Hull RUFC director of rugby Mike Umaga believes the RFU’s decision to lower the height of tackle will increase the pressure on referees. Authorities agreed to introduce the change from next season from National League One and lower. In their statement, the RFU said: “To support player welfare, the RFU Council agreed on Monday 16th January to lower the height of the tackle across the community game from July 1 2023.
“Designed to improve player safety and informed by data, this change aims to reduce head impact exposure and concussion risk in the tackle for both the ball carrier and tackler.
“Evidence from studies has consistently demonstrated that higher contact on the ball carrier and closer proximity of the ball carrier and tacklers’ heads are associated with larger head impacts (as measured by smart mouthguards) and an increased risk of concussion.
“Lowering the height of the tackle and encouraging the tackler to bend more at the waist will minimise the risk of this occurring while maintaining the tackle as an integral part of the game.”
The move has been met with widespread criticism with over 60,000 signatures on a petition to reverse the decision. Ireland captain Johnny Sexton has suffered a number of concussions throughout his career and he does not think the rule change will reduce the number of head injuries. Umaga does not see a reversal in the rule change happening, and believes concussions could still occur with contact to hips and knees. Players have a split second to make a tackle and Umaga has sympathy for officials who have to make the call.
“I think it’s going to make it even harder for officials to manage,” Umaga said.
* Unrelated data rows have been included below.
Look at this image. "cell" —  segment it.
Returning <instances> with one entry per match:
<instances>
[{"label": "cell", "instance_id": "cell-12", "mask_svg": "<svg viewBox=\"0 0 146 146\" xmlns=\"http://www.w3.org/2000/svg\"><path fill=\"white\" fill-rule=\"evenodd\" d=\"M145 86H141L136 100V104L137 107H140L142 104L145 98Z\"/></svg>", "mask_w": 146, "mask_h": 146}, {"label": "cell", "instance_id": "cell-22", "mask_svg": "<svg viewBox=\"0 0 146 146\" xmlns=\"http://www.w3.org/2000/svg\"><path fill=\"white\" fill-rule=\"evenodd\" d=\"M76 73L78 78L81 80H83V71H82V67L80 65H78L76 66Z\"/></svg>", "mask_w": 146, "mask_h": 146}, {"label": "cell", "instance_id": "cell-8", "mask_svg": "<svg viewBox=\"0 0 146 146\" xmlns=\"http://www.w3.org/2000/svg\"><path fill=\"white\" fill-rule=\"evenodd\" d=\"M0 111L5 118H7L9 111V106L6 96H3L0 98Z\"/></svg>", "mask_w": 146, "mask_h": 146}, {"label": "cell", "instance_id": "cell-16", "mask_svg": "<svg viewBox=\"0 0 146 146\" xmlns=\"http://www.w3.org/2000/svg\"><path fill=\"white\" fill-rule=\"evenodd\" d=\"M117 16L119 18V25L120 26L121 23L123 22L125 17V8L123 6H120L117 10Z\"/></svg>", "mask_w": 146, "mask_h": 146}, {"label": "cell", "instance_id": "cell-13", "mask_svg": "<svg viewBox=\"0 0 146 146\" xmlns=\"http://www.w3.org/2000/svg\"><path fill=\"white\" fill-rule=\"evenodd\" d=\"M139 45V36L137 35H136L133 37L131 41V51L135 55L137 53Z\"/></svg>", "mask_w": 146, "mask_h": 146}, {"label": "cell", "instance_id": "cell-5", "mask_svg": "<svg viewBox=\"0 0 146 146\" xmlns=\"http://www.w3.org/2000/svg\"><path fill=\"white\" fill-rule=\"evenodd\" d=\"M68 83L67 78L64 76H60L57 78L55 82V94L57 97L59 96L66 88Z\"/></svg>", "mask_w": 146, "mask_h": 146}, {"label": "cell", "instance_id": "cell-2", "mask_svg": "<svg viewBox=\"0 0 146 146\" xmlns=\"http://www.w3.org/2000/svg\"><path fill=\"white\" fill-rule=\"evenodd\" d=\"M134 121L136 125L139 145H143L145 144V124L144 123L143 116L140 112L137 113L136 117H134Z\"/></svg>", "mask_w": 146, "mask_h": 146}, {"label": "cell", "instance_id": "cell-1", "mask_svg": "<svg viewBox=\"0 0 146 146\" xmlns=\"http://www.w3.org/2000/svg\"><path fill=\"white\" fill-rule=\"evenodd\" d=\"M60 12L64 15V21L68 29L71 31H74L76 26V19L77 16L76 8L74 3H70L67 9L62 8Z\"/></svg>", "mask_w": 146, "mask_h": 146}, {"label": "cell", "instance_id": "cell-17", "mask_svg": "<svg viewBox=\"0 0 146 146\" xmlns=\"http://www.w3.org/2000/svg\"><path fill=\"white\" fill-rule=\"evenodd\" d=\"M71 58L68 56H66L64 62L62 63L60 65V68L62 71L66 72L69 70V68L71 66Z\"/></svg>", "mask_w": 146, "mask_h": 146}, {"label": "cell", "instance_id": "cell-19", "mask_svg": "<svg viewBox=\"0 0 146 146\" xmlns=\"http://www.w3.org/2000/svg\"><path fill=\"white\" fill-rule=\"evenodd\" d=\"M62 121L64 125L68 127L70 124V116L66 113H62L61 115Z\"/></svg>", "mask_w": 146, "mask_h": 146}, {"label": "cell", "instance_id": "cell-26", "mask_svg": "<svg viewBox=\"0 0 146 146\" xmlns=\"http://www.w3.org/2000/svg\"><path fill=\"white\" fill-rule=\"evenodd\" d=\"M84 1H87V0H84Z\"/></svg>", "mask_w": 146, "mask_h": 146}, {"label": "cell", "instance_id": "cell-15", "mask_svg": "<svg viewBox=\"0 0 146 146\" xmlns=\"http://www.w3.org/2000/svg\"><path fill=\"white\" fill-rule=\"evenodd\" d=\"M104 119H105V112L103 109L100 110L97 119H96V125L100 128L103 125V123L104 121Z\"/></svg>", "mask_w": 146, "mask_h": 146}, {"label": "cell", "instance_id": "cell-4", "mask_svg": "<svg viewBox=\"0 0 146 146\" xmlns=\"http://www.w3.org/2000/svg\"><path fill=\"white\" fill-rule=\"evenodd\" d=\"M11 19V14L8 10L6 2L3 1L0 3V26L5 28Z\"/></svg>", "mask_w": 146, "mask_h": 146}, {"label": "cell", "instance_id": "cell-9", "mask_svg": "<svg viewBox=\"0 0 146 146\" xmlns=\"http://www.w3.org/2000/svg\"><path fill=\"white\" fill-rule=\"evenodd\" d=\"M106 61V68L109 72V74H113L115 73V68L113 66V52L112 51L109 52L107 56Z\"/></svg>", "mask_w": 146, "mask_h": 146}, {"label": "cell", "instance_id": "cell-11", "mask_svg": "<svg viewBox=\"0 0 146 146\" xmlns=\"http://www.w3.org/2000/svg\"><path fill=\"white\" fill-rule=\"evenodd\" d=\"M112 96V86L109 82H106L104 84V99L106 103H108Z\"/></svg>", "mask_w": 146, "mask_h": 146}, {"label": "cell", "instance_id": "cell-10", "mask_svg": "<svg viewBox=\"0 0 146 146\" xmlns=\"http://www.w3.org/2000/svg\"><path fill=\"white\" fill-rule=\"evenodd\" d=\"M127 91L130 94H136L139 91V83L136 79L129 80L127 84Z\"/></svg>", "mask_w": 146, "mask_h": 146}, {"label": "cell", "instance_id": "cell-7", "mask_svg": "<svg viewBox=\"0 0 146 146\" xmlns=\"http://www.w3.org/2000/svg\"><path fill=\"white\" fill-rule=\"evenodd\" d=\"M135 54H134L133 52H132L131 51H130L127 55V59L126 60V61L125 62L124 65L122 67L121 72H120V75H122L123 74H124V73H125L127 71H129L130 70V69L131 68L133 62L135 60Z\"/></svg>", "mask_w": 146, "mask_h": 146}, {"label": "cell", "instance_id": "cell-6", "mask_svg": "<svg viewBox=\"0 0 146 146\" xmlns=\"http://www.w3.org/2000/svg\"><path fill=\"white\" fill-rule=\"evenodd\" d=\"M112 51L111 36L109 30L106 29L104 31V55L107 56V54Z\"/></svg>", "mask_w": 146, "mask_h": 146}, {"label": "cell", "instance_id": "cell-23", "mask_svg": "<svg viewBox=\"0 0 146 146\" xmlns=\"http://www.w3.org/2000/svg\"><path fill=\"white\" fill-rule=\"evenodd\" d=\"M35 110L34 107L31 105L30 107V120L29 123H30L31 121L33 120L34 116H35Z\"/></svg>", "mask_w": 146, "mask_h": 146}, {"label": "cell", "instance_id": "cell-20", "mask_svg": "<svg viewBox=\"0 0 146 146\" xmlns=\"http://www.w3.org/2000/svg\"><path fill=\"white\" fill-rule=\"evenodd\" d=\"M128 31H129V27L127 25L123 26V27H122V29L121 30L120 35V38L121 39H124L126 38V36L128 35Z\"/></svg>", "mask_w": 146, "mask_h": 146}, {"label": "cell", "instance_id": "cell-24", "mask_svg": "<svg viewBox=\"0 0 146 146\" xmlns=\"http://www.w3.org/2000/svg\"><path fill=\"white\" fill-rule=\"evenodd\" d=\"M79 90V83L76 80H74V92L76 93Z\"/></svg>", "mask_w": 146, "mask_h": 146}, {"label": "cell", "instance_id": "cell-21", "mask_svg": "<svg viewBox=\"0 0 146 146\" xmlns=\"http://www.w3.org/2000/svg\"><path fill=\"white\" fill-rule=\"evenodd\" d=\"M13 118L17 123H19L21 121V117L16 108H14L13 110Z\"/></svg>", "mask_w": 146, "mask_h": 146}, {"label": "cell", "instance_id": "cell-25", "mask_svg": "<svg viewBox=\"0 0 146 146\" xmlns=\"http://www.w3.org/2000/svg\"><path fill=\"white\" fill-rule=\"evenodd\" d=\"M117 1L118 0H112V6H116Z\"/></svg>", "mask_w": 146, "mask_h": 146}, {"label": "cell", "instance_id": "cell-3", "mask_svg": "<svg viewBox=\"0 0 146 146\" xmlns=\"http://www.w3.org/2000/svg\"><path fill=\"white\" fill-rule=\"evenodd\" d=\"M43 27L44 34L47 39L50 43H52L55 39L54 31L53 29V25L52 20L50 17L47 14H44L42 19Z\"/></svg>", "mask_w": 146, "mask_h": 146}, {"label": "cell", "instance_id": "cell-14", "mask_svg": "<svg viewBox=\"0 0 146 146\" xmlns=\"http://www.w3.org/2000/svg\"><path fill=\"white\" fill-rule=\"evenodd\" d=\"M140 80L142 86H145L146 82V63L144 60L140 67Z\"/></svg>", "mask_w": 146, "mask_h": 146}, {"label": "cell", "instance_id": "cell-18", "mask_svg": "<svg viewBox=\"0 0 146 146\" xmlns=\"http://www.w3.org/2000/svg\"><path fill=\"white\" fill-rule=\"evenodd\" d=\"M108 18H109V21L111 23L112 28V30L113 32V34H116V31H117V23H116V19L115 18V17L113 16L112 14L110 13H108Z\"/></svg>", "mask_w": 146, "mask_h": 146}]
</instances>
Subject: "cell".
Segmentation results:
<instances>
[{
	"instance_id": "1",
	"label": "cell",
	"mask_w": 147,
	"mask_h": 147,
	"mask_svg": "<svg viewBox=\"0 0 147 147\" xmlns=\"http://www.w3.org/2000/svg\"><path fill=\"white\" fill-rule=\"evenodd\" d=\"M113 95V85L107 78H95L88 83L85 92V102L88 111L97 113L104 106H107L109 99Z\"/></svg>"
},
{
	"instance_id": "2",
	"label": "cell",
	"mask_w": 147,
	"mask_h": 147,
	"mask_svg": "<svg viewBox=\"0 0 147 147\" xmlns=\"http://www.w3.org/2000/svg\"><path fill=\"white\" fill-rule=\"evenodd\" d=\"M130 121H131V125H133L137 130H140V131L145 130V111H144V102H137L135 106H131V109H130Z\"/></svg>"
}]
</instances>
“I don’t think the rule will be changed back and it will take a lot of monitoring.
“Rugby has always evolved and will continue to, and there are a lot of technicalities to the game.
“There is always pressure on referees, but that pressure will be greater now.
“As coaches, we have to uphold our side of the bargain and make sure players are coached properly.
“There shouldn’t be too much transition, but it’s about reaction time and that split second before making a tackle.
“It’s going to be tough and it will be interesting to see how it goes.
“I can see what they are getting at, and hopefully it will have the desired affect.
“There are still a lot of hard bones in the tackle area such as the hip and knee, but players don’t always get their technique right.”